Please copy exactly the lines that begin with the one containing "Researchers recorded neural" and end with the last line of the entries.

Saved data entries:
════════════════════

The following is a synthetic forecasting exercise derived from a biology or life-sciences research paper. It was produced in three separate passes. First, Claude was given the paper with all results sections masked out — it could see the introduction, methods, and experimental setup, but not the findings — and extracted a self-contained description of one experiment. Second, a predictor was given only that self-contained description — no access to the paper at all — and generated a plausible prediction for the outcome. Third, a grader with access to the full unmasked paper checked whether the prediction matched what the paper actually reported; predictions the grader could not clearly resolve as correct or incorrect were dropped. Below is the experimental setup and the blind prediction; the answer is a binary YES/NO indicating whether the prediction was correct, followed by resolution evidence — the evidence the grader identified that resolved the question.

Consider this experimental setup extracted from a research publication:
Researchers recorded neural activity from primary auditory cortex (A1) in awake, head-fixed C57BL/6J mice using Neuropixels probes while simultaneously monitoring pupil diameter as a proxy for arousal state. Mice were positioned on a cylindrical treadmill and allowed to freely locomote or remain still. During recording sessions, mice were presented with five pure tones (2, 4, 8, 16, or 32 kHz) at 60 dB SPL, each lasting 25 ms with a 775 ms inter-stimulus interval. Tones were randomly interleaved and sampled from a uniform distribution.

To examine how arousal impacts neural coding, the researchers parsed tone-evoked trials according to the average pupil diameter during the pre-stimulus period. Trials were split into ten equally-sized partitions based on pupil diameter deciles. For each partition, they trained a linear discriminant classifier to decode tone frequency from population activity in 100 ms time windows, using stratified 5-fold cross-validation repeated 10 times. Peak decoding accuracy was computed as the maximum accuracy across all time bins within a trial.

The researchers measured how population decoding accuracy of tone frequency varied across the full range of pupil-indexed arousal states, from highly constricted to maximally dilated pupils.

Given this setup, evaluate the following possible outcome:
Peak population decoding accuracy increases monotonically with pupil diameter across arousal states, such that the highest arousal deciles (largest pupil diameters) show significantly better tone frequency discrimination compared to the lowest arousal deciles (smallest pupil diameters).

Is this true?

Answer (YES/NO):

════════════════════

• [Completed exercise]
Researchers recorded neural activity from primary auditory cortex (A1) in awake, head-fixed C57BL/6J mice using Neuropixels probes while simultaneously monitoring pupil diameter as a proxy for arousal state. Mice were positioned on a cylindrical treadmill and allowed to freely locomote or remain still. During recording sessions, mice were presented with five pure tones (2, 4, 8, 16, or 32 kHz) at 60 dB SPL, each lasting 25 ms with a 775 ms inter-stimulus interval. Tones were randomly interleaved and sampled from a uniform distribution.

To examine how arousal impacts neural coding, the researchers parsed tone-evoked trials according to the average pupil diameter during the pre-stimulus period. Trials were split into ten equally-sized partitions based on pupil diameter deciles. For each partition, they trained a linear discriminant classifier to decode tone frequency from population activity in 100 ms time windows, using stratified 5-fold cross-validation repeated 10 times. Peak decoding accuracy was computed as the maximum accuracy across all time bins within a trial.

The researchers measured how population decoding accuracy of tone frequency varied across the full range of pupil-indexed arousal states, from highly constricted to maximally dilated pupils.

Given this setup, evaluate the following possible outcome:
Peak population decoding accuracy increases monotonically with pupil diameter across arousal states, such that the highest arousal deciles (largest pupil diameters) show significantly better tone frequency discrimination compared to the lowest arousal deciles (smallest pupil diameters).

Is this true?

Answer (YES/NO):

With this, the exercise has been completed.